Task description :: The response should be an exact repetition of all the entries.

━━ Recorded data

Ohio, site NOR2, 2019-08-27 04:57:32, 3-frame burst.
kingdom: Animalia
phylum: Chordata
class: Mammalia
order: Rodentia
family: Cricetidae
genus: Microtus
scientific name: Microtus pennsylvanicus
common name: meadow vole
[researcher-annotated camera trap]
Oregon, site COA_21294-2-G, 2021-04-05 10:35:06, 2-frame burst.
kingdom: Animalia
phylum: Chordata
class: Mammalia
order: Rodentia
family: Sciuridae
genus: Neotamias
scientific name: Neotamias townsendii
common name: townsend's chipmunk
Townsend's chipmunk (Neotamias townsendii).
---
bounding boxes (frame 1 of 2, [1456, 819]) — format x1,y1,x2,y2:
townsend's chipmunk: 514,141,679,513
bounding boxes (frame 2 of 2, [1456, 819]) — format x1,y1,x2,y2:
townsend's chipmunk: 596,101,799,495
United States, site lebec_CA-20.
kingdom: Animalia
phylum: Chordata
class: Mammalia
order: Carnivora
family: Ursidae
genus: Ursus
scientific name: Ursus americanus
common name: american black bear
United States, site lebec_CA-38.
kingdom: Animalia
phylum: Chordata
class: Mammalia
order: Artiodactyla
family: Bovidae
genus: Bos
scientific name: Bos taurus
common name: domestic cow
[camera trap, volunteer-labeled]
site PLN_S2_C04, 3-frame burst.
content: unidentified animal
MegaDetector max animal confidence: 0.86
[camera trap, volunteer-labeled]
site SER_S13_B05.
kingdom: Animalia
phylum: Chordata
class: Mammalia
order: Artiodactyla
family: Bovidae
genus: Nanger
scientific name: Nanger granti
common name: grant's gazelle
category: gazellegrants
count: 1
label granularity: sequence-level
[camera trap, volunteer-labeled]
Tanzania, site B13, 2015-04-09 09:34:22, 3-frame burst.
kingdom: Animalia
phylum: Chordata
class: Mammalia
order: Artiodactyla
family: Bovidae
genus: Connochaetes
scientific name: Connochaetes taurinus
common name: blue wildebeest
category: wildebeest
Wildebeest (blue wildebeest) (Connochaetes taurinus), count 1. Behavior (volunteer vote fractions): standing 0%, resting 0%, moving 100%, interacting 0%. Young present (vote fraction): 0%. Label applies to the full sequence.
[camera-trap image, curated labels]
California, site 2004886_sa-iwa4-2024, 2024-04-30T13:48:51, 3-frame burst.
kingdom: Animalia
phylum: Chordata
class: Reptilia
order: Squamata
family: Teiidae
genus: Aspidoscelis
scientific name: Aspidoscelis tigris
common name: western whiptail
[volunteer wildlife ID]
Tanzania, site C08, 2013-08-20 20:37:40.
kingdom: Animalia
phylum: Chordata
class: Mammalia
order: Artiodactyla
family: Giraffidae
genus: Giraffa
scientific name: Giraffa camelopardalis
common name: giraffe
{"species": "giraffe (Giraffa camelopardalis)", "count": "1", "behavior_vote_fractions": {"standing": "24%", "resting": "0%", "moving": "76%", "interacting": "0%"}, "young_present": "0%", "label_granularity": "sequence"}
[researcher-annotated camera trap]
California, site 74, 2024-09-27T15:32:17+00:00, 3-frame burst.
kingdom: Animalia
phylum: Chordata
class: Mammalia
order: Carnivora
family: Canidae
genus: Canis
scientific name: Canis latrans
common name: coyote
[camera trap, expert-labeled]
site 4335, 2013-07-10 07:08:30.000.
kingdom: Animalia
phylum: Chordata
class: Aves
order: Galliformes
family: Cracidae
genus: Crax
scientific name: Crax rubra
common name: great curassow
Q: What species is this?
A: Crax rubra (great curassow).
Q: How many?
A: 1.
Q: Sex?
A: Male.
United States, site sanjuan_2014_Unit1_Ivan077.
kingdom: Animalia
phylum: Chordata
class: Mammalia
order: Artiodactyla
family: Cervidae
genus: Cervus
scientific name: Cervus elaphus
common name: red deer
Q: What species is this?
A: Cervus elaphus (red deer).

━━━━

Your solution ::
Ohio, site NOR2, 2019-08-27 04:57:32, 3-frame burst.
kingdom: Animalia
phylum: Chordata
class: Mammalia
order: Rodentia
family: Cricetidae
genus: Microtus
scientific name: Microtus pennsylvanicus
common name: meadow vole
[researcher-annotated camera trap]
Oregon, site COA_21294-2-G, 2021-04-05 10:35:06, 2-frame burst.
kingdom: Animalia
phylum: Chordata
class: Mammalia
order: Rodentia
family: Sciuridae
genus: Neotamias
scientific name: Neotamias townsendii
common name: townsend's chipmunk
Townsend's chipmunk (Neotamias townsendii).
---
bounding boxes (frame 1 of 2, [1456, 819]) — format x1,y1,x2,y2:
townsend's chipmunk: 514,141,679,513
bounding boxes (frame 2 of 2, [1456, 819]) — format x1,y1,x2,y2:
townsend's chipmunk: 596,101,799,495
United States, site lebec_CA-20.
kingdom: Animalia
phylum: Chordata
class: Mammalia
order: Carnivora
family: Ursidae
genus: Ursus
scientific name: Ursus americanus
common name: american black bear
United States, site lebec_CA-38.
kingdom: Animalia
phylum: Chordata
class: Mammalia
order: Artiodactyla
family: Bovidae
genus: Bos
scientific name: Bos taurus
common name: domestic cow
[camera trap, volunteer-labeled]
site PLN_S2_C04, 3-frame burst.
content: unidentified animal
MegaDetector max animal confidence: 0.86
[camera trap, volunteer-labeled]
site SER_S13_B05.
kingdom: Animalia
phylum: Chordata
class: Mammalia
order: Artiodactyla
family: Bovidae
genus: Nanger
scientific name: Nanger granti
common name: grant's gazelle
category: gazellegrants
count: 1
label granularity: sequence-level
[camera trap, volunteer-labeled]
Tanzania, site B13, 2015-04-09 09:34:22, 3-frame burst.
kingdom: Animalia
phylum: Chordata
class: Mammalia
order: Artiodactyla
family: Bovidae
genus: Connochaetes
scientific name: Connochaetes taurinus
common name: blue wildebeest
category: wildebeest
Wildebeest (blue wildebeest) (Connochaetes taurinus), count 1. Behavior (volunteer vote fractions): standing 0%, resting 0%, moving 100%, interacting 0%. Young present (vote fraction): 0%. Label applies to the full sequence.
[camera-trap image, curated labels]
California, site 2004886_sa-iwa4-2024, 2024-04-30T13:48:51, 3-frame burst.
kingdom: Animalia
phylum: Chordata
class: Reptilia
order: Squamata
family: Teiidae
genus: Aspidoscelis
scientific name: Aspidoscelis tigris
common name: western whiptail
[volunteer wildlife ID]
Tanzania, site C08, 2013-08-20 20:37:40.
kingdom: Animalia
phylum: Chordata
class: Mammalia
order: Artiodactyla
family: Giraffidae
genus: Giraffa
scientific name: Giraffa camelopardalis
common name: giraffe
{"species": "giraffe (Giraffa camelopardalis)", "count": "1", "behavior_vote_fractions": {"standing": "24%", "resting": "0%", "moving": "76%", "interacting": "0%"}, "young_present": "0%", "label_granularity": "sequence"}
[researcher-annotated camera trap]
California, site 74, 2024-09-27T15:32:17+00:00, 3-frame burst.
kingdom: Animalia
phylum: Chordata
class: Mammalia
order: Carnivora
family: Canidae
genus: Canis
scientific name: Canis latrans
common name: coyote
[camera trap, expert-labeled]
site 4335, 2013-07-10 07:08:30.000.
kingdom: Animalia
phylum: Chordata
class: Aves
order: Galliformes
family: Cracidae
genus: Crax
scientific name: Crax rubra
common name: great curassow
Q: What species is this?
A: Crax rubra (great curassow).
Q: How many?
A: 1.
Q: Sex?
A: Male.
United States, site sanjuan_2014_Unit1_Ivan077.
kingdom: Animalia
phylum: Chordata
class: Mammalia
order: Artiodactyla
family: Cervidae
genus: Cervus
scientific name: Cervus elaphus
common name: red deer
Q: What species is this?
A: Cervus elaphus (red deer).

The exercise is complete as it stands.